Home

Awesome

MPViT : Multi-Path Vision Transformer for Dense Prediction

This repository inlcudes official implementations and model weights for MPViT.

[Arxiv] [BibTeX]

MPViT : Multi-Path Vision Transformer for Dense Prediction<br> :classical_building:️️:school:Youngwan Lee, :classical_building:️️Jonghee Kim, :school:Jeff Willette, :school:Sung Ju Hwang <br> ETRI:classical_building:️, KAIST:school: <br>

News

🎉 MPViT has been accepted in CVPR2022.

-- -- --

EXERCISE REQUIREMENTS =>
1. Echo the MPViT repository page from "This repository inlcudes" up to and including "accepted in CVPR2022.".
2. According to the MPViT repository page, which conference accepted MPViT?
3. Name every author listed on the MPViT repository page.

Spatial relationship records

-- -- --

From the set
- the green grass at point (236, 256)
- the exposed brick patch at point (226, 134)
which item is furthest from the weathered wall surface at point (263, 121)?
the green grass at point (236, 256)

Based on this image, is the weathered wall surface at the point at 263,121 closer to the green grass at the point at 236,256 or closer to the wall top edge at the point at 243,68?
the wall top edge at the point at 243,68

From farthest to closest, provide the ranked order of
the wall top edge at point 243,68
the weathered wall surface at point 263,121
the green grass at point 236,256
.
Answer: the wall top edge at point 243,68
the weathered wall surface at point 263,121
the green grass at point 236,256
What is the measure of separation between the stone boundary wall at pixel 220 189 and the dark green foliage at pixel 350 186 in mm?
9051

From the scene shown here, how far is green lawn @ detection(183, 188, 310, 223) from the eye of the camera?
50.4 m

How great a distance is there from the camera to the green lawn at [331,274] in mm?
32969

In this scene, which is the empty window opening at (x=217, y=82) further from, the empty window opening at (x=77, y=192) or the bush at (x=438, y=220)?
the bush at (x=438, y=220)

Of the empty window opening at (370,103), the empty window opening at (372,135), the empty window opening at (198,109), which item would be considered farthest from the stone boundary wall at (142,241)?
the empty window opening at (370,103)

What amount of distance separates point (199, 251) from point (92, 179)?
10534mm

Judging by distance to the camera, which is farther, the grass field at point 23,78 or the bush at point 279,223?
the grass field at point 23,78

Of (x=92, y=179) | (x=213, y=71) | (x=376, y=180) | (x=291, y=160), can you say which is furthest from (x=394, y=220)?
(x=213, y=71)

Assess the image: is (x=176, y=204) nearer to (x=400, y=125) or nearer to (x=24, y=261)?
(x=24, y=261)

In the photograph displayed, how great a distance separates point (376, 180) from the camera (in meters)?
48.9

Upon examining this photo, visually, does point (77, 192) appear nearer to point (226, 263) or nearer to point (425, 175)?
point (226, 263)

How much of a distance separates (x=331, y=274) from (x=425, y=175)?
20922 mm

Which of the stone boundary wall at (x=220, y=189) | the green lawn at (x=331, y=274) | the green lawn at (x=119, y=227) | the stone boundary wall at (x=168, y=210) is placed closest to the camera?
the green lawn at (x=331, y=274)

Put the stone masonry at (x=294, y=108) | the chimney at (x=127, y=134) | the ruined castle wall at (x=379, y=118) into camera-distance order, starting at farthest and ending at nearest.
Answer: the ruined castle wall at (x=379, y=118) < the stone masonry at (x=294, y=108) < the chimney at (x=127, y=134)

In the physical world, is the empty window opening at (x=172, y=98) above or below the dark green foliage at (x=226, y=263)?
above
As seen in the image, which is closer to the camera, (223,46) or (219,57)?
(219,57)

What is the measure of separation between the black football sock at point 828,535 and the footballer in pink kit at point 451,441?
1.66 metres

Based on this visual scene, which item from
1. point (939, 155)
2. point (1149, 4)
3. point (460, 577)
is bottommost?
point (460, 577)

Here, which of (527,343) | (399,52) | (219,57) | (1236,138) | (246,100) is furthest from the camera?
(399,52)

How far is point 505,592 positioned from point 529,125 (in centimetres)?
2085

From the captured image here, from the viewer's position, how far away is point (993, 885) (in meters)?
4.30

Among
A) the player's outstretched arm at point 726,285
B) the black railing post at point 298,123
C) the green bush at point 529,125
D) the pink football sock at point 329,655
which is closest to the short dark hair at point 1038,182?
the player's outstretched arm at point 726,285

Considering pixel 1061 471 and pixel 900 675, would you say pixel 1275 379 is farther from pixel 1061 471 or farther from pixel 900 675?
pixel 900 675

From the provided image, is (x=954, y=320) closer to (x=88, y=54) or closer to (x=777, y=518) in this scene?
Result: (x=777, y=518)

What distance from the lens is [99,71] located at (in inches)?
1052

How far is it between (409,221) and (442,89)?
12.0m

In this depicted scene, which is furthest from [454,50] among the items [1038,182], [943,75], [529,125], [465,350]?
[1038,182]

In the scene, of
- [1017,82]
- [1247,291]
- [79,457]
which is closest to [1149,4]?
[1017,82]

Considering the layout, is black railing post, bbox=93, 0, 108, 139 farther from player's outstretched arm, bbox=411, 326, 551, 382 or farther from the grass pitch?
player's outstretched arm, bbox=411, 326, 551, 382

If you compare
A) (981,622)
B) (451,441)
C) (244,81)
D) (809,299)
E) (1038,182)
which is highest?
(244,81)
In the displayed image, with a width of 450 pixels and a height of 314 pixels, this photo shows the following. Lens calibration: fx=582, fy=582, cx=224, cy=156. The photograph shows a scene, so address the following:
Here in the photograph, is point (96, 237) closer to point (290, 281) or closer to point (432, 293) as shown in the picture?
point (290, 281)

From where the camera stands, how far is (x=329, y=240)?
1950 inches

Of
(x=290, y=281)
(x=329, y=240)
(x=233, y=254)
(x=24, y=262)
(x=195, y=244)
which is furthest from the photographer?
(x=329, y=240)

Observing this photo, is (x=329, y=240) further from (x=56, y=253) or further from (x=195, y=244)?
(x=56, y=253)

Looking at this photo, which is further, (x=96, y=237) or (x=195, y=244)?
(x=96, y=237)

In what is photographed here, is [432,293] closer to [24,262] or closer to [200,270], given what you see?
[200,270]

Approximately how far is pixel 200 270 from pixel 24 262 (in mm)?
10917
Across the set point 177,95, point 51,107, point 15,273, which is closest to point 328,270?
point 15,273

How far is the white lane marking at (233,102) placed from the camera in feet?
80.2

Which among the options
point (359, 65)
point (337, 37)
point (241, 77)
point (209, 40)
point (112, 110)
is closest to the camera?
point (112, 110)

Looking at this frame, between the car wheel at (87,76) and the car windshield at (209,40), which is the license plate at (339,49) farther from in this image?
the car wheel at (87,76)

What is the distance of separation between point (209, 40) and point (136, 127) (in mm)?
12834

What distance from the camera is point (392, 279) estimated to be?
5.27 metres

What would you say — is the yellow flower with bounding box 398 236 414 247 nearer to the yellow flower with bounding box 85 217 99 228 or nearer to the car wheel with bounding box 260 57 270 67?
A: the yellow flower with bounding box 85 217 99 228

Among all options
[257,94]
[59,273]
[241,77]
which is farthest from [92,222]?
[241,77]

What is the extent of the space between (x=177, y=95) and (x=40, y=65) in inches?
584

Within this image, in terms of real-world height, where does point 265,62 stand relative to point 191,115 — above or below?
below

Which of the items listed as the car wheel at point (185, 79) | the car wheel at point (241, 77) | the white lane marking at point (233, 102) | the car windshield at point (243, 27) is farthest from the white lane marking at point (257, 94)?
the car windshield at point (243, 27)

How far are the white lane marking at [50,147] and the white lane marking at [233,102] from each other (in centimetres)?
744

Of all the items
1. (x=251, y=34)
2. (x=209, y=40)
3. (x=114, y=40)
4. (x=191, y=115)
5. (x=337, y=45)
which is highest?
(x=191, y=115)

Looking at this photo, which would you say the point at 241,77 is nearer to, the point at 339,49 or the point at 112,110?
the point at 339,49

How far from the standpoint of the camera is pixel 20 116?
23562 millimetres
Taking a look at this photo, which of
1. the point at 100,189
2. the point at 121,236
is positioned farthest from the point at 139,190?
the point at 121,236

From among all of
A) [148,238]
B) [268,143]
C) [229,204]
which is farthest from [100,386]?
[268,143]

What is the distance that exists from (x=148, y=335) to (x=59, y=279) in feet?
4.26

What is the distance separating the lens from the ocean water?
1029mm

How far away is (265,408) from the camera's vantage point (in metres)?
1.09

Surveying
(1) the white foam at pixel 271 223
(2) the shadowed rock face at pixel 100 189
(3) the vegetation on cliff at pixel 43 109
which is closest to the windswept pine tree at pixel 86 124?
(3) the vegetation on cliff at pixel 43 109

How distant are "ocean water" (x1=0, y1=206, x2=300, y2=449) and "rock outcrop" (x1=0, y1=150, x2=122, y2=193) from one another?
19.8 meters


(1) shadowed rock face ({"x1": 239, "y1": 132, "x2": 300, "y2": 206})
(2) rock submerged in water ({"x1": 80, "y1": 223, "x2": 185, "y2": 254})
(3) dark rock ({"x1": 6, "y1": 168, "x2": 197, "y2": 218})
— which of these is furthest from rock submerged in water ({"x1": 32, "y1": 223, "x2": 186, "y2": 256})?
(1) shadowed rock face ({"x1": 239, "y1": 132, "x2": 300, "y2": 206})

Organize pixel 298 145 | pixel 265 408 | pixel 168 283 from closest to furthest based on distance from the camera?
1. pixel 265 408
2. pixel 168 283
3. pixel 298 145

-- -- --

RESULTS OF THE EXERCISE =>
1.
This repository inlcudes official implementations and model weights for MPViT.

[Arxiv] [BibTeX]

MPViT : Multi-Path Vision Transformer for Dense Prediction<br> :classical_building:️️:school:Youngwan Lee, :classical_building:️️Jonghee Kim, :school:Jeff Willette, :school:Sung Ju Hwang <br> ETRI:classical_building:️, KAIST:school: <br>

News

🎉 MPViT has been accepted in CVPR2022.

2. CVPR2022

3. Youngwan Lee, Jonghee Kim, Jeff Willette, Sung Ju Hwang